» Work instruction:
Please repeat the records exactly, keeping the pictures out.

++++ Records shown ++++

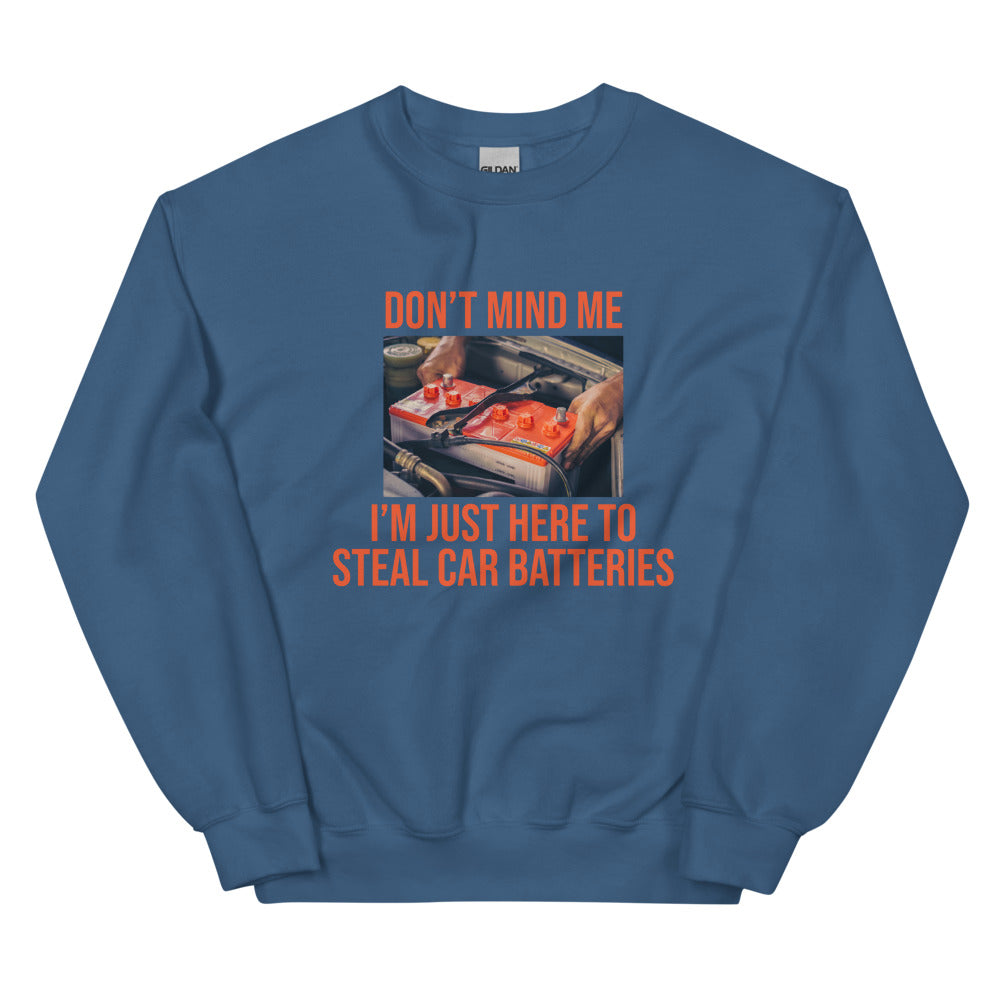 Car Batteries Unisex Sweatshirt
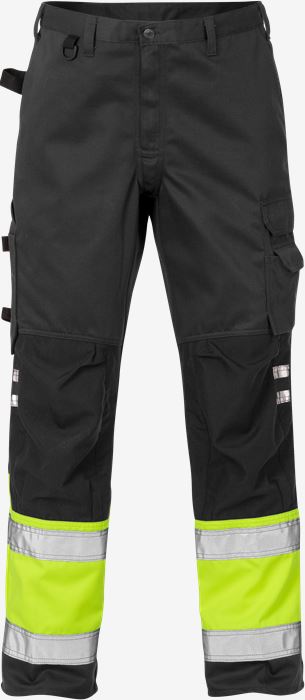 High vis housut lk 1 2032 PLU Fristads Medium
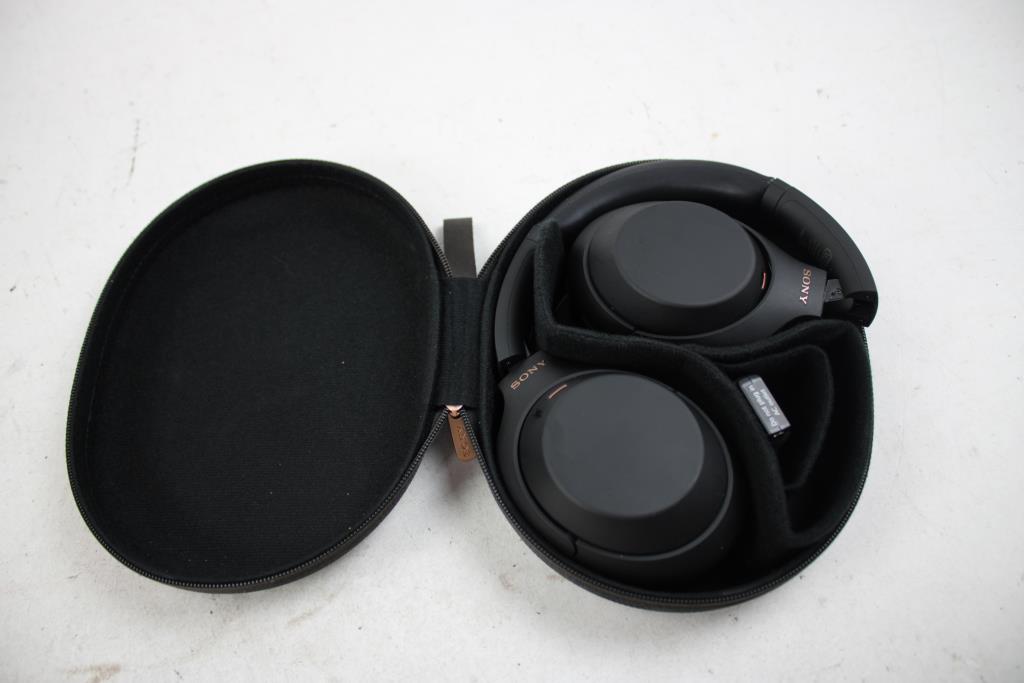 Sony Noise-Cancelling Wireless Headphones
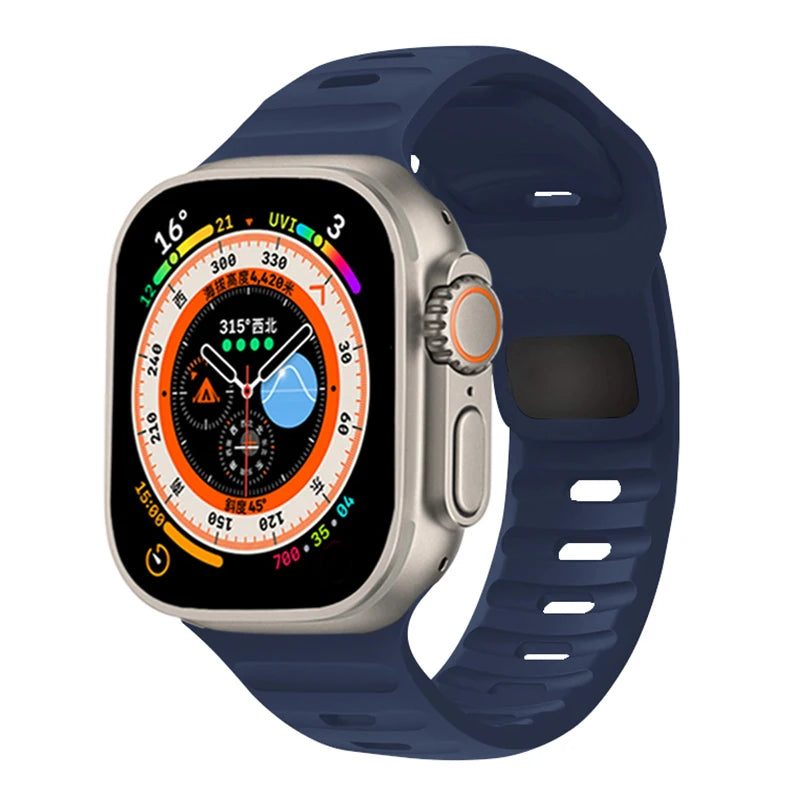 Sport Silicone Band for Apple Watch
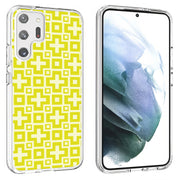 Cross Design Print Slim Cover For Samsung Galaxy S (S24, S23, S22, S21 / Plus, FE, Ultra), Print in USA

++++

» Task result:
 Car Batteries Unisex Sweatshirt
 High vis housut lk 1 2032 PLU Fristads Medium
 Sony Noise-Cancelling Wireless Headphones
 Sport Silicone Band for Apple Watch
 Cross Design Print Slim Cover For Samsung Galaxy S (S24, S23, S22, S21 / Plus, FE, Ultra), Print in USA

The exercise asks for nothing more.